If the HyperLogLog type is used to implement the above functions, only 360KB of memory is used in a month with 1 million visitors per day.

PFADD

The PFADD command allows you to count one or more collection elements given.

PFADD key element [element...]

Depending on whether a given element has already been counted, the PFADD command may return 0 or 1:

  • If all of the given elements have been counted, the PFADD command returns 0, indicating that the approximate cardinality calculated by HyperLogLog has not changed.
  • The PFADD command returns 1 if there is at least one element in a given element that has not been counted before, causing the approximate cardinality calculated by HyperLogLog to change.

Such as:

Redis > PFADD letters A b cinteger1 redis> PFADD letters Ainteger) 0
Copy the code

It is also ok to specify the key without specifying the element when the command is called; if the key exists, no action is done, and if not, a data structure is created (return 1).

PFCOUNT

Using the PFCOUNT command, you can obtain the approximate cardinality calculated by HyperLogLog for the collection. Returns 0 if the given key does not exist.

PFCOUNT key [key...]

Such as:

redis> PFCOUNT letters
(integer) 3
Copy the code

When multiple Hyperloglogs are passed to PFCOUNT, the PFCOUNT command will union all hyperloglogs and then return the approximate cardinality.
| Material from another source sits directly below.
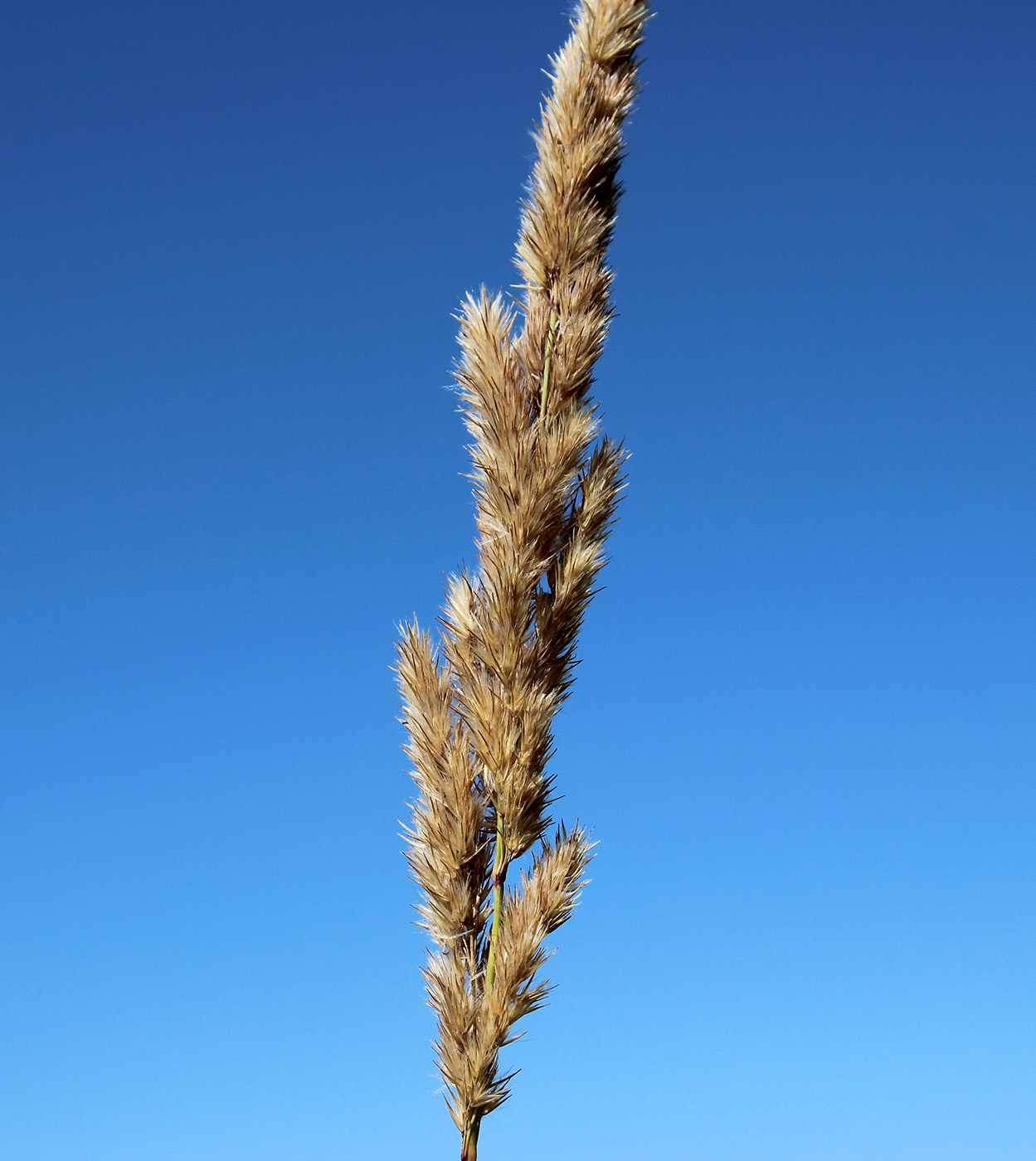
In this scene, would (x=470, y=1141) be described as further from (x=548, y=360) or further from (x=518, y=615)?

redis> PFADD letters1 a b c
(integer) 1
redis> PFADD letters2 c d e
(integer) 1
redis> PFCOUNT letters1 letters2
(integer5)Copy the code

PFMERGE

Using the PFMERGE command, you can perform union calculation for multiple Hyperloglogs and save the calculated HyperLogLog to a specified key.

PFMERGE destKey sourceKey [sourceKey...]

If the specified key already exists, the PFMERGE command overwrites the existing key.

redis> PFADD letters1 a b c
(integer) 1
redis> PFADD letters2 c d e
(integer) 1
redis> PFMERGE res letters1 letters2
OK
redis> PFCOUNT res
(integer5)Copy the code

The PFMERGE command is similar to the PFCOUNT command. In fact, the PFCOUNT command performs the following operations when calculating the approximate cardinality of multiple Hyperloglogs:

  1. Internally, the PFMERGE command computes the union of all the given HyperLogLog and stores the union into a temporary HyperLogLog.
  2. Execute PFCOUNT on the temporary HyperLogLog to get its approximate cardinality.
  3. Delete the temporary HyperLogLog.
  4. Returns the resulting approximate cardinality.

When a program needs to call the PFCOUNT command on multiple Hyperloglogs, and the call may be repeated several times, consider replacing this call with the corresponding PFMERGE command call: The program minimizes unnecessary union calculations by storing the results of union calculations in a specified HyperLogLog instead of recalculating the union each time.

The business scenario

HyperLogLog is suitable for the following scenarios: counting (monthly and annual statistics) and deduplication (spam detection).